The transit leader urged the public to alert police or MTA staff if they see someone breaking the agency’s rules of conduct, which critics have said unfairly target homeless people. 

“We’re asking, if you see someone breaking these rules of conduct, please help us by finding a police officer,” she said. “They’re here to help, they’re here to make you feel safe. Please don’t be shy about seeking their help.”

Can the cops help?

One homeless advocate criticized the MTA and the city’s heavy reliance on cops to confront homeless people, rather than focus on root causes like Gotham’s lack of affordable housing and mental healthcare. 

“Too often there is a recognition that there are many people who are unsheltered in the transit system and then a knee-jerk reaction to utilize police as the primary response to the presence of unsheltered people,” said Jacquelyn Simone, policy director at Coalition for the Homeless.

Mayor Adams early this month announced police would be an “omnipresence” in the system, raising the deployment of Boys in Blue in transit to record numbers by adding an extra 1,000 cops from the city’s 77 precincts.

Governor Kathy Hochul also unveiled new state-funded outreach teams dubbed Safe Options Support (SOS) in addition to the city-contracted BRC. 

Some 20 social workers will start entering the transit system this week and the state will roll out up to 200 by the end of the year, Hochul said in a Friday release. 

‘What are we actually going to do?’

Some homeless individuals try to find warmth and sleep inside of subway cars.Photo by Dean Moses

MTA’s newly-minted Chairperson and CEO Janno Lieber has praised the collaboration with NYPD’s new Transit Bureau chief Jason Wilcox and Hochul this week, but one board member said the massive transportation agency must take action too.  

“What are we actually going to do more than talk, because right now it seems like a lot of talk,” said Frank Borelli, of suburban Rockland County. “I think over the next 30 days we really should have an action plan of, ‘these are the things we’re going to do and recommend and implement.’”

A recent report in The City showed how smaller transit systems in Philadelphia, San Francisco, and Los Angeles have taken a different tack to the Big Apple by offering on-site services to help homeless people, rather than focusing on booting them from the stations and trains.

In the City of Brotherly Love, local transport agency SEPTA opened a 11,000-square-foot space dubbed Hub of Hope inside a station with bathrooms, showers, and free laundry service in partnership with a nonprofit. 

When asked by amNewYork Metro about any new proposals the MTA could share that don’t rely on law enforcement or state outreach workers, Lieber pointed to existing state drop-in centers near transit hubs like Penn Station and Grand Central, and highlighted MTA workers cleaning stations and trains. 

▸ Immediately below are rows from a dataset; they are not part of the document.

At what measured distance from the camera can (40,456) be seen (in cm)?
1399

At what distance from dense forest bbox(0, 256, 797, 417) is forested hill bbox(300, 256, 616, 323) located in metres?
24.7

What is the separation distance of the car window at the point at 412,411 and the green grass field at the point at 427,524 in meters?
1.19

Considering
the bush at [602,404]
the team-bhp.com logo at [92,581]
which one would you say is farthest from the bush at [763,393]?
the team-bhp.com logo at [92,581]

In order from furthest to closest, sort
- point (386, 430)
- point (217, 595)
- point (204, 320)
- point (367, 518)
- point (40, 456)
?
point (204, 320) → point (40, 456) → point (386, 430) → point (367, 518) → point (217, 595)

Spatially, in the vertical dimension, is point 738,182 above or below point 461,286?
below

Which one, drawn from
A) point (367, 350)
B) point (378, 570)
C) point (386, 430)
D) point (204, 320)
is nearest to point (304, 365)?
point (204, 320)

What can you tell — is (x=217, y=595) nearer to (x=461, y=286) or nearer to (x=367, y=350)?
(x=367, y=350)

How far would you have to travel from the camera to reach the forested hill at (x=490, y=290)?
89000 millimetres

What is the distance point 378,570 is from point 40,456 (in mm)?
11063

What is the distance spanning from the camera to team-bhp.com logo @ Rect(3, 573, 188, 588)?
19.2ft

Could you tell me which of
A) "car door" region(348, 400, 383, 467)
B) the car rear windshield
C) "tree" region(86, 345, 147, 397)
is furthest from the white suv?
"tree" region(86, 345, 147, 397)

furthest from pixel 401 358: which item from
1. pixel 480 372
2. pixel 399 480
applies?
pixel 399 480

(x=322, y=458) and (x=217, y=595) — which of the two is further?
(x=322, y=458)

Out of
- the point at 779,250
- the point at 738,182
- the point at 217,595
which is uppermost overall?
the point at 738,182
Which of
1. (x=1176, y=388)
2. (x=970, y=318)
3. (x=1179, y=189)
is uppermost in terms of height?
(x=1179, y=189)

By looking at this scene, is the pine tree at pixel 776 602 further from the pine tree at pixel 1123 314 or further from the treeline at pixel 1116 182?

“I don’t think that that’s entirely fair to say that the MTA — just because we’re a transportation agency that doesn’t operate a social service facility — is somehow not doing anything,” the transit big said. “What we’re trying to do is to cooperate with the professionals who are responsible for delivering social services and delivering law enforcement and to continue to protect our passengers and to deliver service for them.” 

Simone countered the MTA had plenty of its own levers to pull without having to wait for larger schemes, such as reopening their dozens of subway station bathrooms shuttered during the pandemic, something Lieber has said is “not a priority.”

“For too long there’s been this misguided idea that making the train and the transit system as inhospitable as possible for people who are unsheltered will somehow cause people to go elsewhere, without recognizing that people often don’t have somewhere else to go,” she said. 

“It’s about looking at this all with more of a harm reduction lens,” she added. “So how can we meet people where they’re at and treat them with respect, as opposed to viewing a human being as a problem that needs to be swept out of sight.”